> [Task instructions]:
Review the material and extract every line in which the word "States" occurs.

───

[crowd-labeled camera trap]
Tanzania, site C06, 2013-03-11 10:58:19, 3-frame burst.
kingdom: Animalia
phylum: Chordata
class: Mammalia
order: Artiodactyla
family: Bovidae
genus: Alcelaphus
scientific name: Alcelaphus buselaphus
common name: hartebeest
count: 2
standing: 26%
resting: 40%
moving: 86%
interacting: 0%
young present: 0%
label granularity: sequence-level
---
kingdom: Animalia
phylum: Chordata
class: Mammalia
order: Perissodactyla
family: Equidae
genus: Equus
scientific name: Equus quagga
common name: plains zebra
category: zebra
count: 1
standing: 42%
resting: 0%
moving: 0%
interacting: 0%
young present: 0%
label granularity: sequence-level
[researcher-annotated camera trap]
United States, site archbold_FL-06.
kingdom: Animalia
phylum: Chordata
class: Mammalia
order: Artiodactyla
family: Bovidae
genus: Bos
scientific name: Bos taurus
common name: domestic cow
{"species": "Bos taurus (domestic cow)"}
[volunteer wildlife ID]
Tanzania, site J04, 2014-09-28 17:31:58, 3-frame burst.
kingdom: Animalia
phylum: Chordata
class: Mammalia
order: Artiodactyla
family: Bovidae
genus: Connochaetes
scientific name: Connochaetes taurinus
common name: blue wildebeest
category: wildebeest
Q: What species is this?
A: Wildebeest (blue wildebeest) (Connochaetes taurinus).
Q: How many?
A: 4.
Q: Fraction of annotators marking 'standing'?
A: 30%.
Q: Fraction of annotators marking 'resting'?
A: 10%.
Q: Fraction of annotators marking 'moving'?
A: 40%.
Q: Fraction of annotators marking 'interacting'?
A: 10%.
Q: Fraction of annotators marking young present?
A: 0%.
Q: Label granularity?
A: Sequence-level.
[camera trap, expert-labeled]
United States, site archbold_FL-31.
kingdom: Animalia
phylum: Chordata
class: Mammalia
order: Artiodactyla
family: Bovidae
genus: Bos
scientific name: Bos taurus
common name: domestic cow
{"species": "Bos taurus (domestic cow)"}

───

> [Your response]:
United States, site archbold_FL-06.
United States, site archbold_FL-31.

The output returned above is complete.